Text excerpt –
At least 40 people were killed and many others were feared to be trapped when scaffolding collapsed at a power plant construction site in eastern China, state media reported.
A work platform at the plant’s cooling tower being built in the city of Fengcheng in Jiangxi province came crashing down at about 7.30am local time, an official with the local Work Safety Administration said.
He put the confirmed death toll at 22 but the official Xinhua News Agency and state broadcaster CCTV said that figure had risen to at least 40 by midday.
Xinhua said an unknown number of others were still trapped in the debris. Around 70 people were working at the site when the accident happened, according to local media reports.
About 200 rescue workers, aided by search dogs, were on site digging through the debris with their bare hands, according to a state television report which showed iron pipes, steel bars and wooden planks strewn across the floor of the massive concrete cooling tower.
Rescue dogs were seeking to locate survivors or the bodies of victims, while diggers shifted wreckage to the margins of the massive round tower.
China has suffered a series of major industrial accidents over recent months, blamed on corruption, disregard for safety and pressure to boost production amid a slowing economy.
The head of a logistics company was recently handed a suspended death sentence over a massive explosion at an illegal chemical warehouse in the northern port of Tianjin last year which killed 173 people, most of them firefighters and police officers.

Data shown –
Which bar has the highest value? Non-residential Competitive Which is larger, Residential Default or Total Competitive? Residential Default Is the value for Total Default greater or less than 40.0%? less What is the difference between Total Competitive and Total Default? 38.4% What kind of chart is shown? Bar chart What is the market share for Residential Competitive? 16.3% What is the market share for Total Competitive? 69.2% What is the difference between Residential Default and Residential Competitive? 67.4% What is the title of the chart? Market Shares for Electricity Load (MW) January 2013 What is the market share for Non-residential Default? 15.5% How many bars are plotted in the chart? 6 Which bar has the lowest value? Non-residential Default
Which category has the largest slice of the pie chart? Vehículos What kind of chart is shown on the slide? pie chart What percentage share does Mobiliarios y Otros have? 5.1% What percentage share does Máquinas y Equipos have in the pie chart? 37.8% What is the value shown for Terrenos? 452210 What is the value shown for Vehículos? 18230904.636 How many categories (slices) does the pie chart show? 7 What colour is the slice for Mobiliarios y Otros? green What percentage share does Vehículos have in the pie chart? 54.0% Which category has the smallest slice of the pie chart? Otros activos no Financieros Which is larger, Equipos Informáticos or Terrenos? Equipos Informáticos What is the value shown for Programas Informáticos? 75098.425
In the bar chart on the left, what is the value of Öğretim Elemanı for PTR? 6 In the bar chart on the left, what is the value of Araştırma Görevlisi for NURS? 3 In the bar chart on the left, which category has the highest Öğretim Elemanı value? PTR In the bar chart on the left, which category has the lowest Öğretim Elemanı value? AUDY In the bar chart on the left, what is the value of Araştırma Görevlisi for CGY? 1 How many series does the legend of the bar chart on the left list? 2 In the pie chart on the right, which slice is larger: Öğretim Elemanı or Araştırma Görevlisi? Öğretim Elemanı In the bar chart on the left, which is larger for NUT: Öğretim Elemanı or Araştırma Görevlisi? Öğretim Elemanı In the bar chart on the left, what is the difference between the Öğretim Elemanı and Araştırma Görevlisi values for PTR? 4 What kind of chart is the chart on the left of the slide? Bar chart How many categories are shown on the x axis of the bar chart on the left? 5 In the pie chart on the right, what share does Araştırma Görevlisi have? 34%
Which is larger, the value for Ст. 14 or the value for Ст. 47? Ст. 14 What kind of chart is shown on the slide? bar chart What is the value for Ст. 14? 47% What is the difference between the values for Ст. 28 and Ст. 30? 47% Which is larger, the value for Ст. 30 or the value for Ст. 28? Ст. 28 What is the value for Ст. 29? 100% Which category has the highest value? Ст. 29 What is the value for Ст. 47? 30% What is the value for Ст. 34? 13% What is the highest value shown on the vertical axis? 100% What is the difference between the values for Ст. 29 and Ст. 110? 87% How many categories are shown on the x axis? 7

What this task involves –
According to the scaffolding collapse report, how many people were working at the site when the accident happened? The lines that come after the text are separate material and are unrelated to it.

Response box –
Around 70 people, according to local media reports.